Now about that brother playing at Nebraska, one of OU’s most fierce rivals during the heyday of Switzer and Cornhusker coaching legend, Tom Osborne.
It almost seems as though the Darlingtons foreshadowed where their sons would attend college. Ty was a Sooner from birth, but Zack had a different experience. During the ‘90s, Rick Darlington was a Nebraska fan. Shelly even remembers him picking her up from the airport in a Nebraska sweatshirt on one of their first dates. Rick liked Nebraska so much, in fact, that he named their younger son after Zack Wiegert, a standout offensive lineman at Nebraska from 1991-94.
With two sons in the national football spotlight, Shelly Darlington said her family is overwhelmed with blessings. As a mother, though, she is most excited about both sons having the opportunity to get a college degree.
“Saturday for the first time--it actually seemed real to us that both sons were playing college football,” Shelly said. “As Ty was preparing for spring practice, Zack was out on the field in his Nebraska stuff. It’s a very unique thing. We’re grateful that they’re both going to get a chance to get a free education. That’s the ultimate goal. There are wonderful memories that happen with football, but coming out with a college degree and looking into their future, that’s a big deal not to have any debt coming out.”
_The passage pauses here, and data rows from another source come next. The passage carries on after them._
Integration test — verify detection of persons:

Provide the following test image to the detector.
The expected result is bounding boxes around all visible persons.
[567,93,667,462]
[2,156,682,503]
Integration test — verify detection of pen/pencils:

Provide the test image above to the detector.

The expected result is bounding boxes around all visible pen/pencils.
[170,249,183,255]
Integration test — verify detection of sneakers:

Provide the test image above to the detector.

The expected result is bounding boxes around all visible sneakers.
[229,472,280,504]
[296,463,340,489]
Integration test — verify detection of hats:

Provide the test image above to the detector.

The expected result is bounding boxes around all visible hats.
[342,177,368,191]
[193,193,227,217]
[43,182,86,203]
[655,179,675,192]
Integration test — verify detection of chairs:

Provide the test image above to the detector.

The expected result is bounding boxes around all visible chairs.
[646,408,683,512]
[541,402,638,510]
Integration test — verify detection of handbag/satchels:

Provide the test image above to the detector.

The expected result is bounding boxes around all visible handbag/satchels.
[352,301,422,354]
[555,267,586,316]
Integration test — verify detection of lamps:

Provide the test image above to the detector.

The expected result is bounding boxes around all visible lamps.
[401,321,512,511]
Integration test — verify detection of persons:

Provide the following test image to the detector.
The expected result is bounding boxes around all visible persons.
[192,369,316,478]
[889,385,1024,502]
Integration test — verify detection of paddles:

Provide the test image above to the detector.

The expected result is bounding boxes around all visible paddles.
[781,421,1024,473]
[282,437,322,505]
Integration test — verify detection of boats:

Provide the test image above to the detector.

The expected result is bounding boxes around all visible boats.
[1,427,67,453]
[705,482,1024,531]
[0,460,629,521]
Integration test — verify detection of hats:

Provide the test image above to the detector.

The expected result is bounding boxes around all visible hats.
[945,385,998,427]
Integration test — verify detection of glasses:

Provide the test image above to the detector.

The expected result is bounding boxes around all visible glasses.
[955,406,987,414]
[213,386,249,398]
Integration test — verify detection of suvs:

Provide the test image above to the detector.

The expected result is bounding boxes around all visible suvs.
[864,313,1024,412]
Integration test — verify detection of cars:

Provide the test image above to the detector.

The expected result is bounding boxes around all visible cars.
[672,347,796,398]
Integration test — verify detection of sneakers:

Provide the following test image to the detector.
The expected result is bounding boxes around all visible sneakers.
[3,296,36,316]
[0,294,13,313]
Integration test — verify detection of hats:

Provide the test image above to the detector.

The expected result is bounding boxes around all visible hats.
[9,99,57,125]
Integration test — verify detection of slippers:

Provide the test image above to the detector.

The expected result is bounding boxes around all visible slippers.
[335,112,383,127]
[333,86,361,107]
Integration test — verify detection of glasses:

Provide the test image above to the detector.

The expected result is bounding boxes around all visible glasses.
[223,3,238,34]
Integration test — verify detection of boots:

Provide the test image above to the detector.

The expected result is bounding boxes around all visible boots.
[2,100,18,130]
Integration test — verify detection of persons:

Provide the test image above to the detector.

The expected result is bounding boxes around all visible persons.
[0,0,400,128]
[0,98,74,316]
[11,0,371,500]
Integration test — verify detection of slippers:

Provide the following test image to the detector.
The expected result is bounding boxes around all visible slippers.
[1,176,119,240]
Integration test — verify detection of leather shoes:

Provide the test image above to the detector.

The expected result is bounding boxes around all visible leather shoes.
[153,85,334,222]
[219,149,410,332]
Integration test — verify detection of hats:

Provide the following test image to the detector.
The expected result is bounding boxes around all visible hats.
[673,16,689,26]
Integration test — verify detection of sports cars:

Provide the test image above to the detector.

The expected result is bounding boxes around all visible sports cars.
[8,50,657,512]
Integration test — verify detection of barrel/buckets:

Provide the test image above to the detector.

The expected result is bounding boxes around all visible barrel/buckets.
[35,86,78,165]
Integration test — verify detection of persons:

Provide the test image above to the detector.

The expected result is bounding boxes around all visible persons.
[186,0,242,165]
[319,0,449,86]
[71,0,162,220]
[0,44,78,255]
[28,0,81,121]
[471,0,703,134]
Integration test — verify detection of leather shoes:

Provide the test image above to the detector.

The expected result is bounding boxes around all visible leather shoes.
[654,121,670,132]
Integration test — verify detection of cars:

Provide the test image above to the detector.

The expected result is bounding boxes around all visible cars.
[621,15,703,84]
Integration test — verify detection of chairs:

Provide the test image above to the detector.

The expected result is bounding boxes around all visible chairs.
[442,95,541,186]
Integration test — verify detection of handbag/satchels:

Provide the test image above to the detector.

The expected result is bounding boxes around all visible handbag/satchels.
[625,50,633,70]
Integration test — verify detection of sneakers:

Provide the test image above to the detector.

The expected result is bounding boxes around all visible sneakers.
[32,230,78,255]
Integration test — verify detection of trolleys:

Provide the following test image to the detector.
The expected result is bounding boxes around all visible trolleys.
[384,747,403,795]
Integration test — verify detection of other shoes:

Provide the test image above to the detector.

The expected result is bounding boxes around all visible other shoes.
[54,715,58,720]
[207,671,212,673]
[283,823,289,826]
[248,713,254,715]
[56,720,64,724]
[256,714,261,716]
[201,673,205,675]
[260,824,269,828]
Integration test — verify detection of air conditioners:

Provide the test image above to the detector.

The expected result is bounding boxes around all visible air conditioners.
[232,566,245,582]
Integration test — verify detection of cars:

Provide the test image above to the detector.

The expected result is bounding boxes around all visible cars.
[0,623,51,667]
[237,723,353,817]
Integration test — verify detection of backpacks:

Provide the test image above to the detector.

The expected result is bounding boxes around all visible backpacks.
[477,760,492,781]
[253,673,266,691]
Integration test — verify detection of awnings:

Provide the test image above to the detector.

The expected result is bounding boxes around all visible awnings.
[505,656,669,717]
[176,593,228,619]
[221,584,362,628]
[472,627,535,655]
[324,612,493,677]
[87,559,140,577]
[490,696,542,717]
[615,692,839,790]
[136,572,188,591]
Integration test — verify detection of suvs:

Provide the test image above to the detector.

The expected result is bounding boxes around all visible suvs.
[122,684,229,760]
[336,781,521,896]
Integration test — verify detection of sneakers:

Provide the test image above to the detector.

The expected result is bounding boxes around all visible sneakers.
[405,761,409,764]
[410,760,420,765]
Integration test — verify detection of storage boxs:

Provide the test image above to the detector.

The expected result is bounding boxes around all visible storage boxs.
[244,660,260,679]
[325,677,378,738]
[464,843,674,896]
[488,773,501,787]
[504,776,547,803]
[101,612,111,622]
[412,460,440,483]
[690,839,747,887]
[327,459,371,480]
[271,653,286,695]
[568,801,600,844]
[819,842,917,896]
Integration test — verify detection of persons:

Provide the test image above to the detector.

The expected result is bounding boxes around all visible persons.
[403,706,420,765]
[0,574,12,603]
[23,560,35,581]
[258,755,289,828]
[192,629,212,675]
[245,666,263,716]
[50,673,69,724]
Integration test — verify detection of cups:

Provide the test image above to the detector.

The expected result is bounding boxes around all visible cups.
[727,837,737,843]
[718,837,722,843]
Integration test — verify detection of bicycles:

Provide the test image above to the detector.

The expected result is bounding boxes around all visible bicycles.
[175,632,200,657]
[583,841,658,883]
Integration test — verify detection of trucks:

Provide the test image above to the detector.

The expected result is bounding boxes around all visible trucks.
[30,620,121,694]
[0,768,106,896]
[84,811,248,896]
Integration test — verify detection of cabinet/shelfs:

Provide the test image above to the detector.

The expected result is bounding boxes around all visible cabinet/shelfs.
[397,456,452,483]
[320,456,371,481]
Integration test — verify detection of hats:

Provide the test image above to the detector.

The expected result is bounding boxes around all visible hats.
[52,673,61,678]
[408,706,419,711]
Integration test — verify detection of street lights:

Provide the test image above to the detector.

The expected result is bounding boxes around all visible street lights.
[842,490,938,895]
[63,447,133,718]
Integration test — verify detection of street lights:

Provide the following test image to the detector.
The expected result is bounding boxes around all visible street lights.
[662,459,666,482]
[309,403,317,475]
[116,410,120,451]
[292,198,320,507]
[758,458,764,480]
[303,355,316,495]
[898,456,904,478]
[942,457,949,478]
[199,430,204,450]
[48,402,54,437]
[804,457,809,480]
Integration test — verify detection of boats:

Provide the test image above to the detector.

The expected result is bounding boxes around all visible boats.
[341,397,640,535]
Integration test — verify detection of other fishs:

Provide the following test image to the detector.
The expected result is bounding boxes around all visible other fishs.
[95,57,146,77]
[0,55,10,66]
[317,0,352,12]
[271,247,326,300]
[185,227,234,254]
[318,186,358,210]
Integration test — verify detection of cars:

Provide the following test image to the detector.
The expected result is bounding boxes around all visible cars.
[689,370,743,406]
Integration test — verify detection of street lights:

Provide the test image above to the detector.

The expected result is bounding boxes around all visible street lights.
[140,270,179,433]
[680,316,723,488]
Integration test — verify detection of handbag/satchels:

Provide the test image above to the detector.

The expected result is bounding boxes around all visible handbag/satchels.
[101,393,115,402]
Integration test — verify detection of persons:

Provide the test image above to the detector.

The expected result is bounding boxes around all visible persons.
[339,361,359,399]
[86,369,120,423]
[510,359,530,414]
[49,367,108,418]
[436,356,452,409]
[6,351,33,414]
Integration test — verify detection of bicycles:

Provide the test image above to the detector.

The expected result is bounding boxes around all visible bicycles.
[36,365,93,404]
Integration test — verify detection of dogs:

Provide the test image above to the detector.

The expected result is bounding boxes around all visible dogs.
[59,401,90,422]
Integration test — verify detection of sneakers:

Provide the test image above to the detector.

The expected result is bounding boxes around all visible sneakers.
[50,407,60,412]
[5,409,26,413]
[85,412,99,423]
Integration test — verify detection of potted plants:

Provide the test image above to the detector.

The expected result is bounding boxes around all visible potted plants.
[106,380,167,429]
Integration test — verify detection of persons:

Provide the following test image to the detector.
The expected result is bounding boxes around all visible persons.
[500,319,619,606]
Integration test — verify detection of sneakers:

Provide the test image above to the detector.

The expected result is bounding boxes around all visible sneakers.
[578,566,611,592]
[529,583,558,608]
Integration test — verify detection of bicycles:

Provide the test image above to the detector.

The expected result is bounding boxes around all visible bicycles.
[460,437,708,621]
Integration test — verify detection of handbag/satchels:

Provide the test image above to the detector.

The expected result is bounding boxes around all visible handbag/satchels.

Ty plans to finish his degree next December when he will graduate with an undergraduate degree in multidisciplinary studies. When he walks the stage, he will be the 15th member of his family to earn a degree from the University of Oklahoma. Generations have walked this campus before him, and he’s proud to follow suit.
Oklahoma football isn’t just a pastime for Ty Darlington’s family; it’s a family tradition.